Platt also identified the dualistic framing posed by the Christian Right that’s too often mirrored back by supporters of reproductive and LGBTQ civil rights, and advocates of separation of church and state.

“Civil rights laws are what allow religious minorities to participate in the public economy without having to hide their faith. So carving holes in civil rights law really harms the cause of religious liberty.”

“They’ve managed to conflate that term with particular, narrow protections for conservative religious beliefs about sex, marriage, and reproduction, while totally ignoring the enormous variety of views that we know people of faith—including Christians—have had on these matters.

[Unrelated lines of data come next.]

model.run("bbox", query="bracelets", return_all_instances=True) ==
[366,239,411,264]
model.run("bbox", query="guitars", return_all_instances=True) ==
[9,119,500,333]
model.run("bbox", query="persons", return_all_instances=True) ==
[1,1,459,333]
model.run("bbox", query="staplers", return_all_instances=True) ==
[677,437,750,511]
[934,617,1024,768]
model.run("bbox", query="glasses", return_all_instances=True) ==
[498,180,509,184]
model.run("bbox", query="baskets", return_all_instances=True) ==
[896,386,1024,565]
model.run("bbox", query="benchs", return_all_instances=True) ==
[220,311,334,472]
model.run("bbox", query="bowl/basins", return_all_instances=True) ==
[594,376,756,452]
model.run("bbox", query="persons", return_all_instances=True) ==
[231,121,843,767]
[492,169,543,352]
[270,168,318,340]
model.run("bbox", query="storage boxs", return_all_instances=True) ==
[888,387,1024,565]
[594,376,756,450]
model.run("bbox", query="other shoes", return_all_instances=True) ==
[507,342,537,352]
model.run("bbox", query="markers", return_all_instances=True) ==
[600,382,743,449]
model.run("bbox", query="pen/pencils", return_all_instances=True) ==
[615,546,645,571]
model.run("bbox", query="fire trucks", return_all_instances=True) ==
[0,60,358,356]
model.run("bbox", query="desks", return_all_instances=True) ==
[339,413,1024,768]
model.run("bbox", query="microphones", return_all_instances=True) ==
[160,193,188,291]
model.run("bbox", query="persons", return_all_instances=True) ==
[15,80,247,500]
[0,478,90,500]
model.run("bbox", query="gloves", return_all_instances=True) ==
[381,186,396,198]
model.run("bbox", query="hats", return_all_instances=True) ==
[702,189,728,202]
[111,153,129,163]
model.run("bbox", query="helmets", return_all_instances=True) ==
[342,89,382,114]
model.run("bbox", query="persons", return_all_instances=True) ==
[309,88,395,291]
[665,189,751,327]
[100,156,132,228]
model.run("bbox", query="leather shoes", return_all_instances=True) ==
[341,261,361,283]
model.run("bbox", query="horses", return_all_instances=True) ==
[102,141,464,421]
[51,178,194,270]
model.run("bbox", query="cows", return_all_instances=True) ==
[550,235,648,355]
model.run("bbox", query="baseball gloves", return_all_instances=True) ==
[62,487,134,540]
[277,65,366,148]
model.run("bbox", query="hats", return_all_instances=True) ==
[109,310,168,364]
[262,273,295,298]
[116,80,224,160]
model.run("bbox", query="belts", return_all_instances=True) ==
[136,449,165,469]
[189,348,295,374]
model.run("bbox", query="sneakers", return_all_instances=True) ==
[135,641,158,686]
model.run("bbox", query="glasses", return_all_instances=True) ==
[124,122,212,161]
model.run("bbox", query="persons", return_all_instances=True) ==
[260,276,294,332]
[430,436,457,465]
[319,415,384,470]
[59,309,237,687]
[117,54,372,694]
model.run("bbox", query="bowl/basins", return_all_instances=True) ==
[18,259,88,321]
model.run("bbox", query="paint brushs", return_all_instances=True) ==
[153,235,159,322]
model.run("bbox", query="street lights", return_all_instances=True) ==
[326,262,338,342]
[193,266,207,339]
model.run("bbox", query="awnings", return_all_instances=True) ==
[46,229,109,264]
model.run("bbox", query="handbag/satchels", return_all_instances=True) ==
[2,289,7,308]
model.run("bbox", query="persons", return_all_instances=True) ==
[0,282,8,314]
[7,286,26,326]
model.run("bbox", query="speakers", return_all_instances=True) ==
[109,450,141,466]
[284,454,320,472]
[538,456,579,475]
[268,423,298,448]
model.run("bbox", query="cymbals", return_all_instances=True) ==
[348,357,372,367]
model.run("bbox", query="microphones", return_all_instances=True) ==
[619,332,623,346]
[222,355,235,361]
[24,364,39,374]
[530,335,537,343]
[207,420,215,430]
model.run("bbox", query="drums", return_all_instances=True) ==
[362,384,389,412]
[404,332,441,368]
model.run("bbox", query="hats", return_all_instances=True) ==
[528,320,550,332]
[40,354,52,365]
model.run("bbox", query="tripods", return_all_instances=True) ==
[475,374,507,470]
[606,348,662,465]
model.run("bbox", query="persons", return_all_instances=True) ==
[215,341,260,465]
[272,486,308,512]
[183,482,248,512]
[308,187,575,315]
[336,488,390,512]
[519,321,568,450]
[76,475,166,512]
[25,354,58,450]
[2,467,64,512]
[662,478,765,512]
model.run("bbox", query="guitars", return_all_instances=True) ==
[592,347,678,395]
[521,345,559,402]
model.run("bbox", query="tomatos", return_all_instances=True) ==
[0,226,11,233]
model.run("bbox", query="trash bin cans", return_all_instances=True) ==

And, of course, ignoring completely the very existence of LGBTQ people of faith.” Indeed, many Christian denominations, Unitarian Universalists and much of organized Judaism (to name a few) recognize and perform same sex marriages and include LGBTQ clergy and leaders. The Christian Right and their allies in the Trump administration conveniently ignore this, and too many advocates have a hard time grasping that the religious freedom of these religious communities are violated by these initiatives.

“My takeaway from all of this would just be don’t play on their turf,” Platt said. “Don’t buy into their idea that all religious exemptions enhance religious liberty, and don’t buy into an inherent conflict between religious liberty and civil rights. These exemptions are … actually violating religious liberty.”

It’s important to underscore that, although the Christian Right will have its ups and downs politically and electorally, and although their state legislative playbooks will change a bit from year to year, Project Blitz will be foundational for the Christian Right’s legislative efforts in the states for the foreseeable future.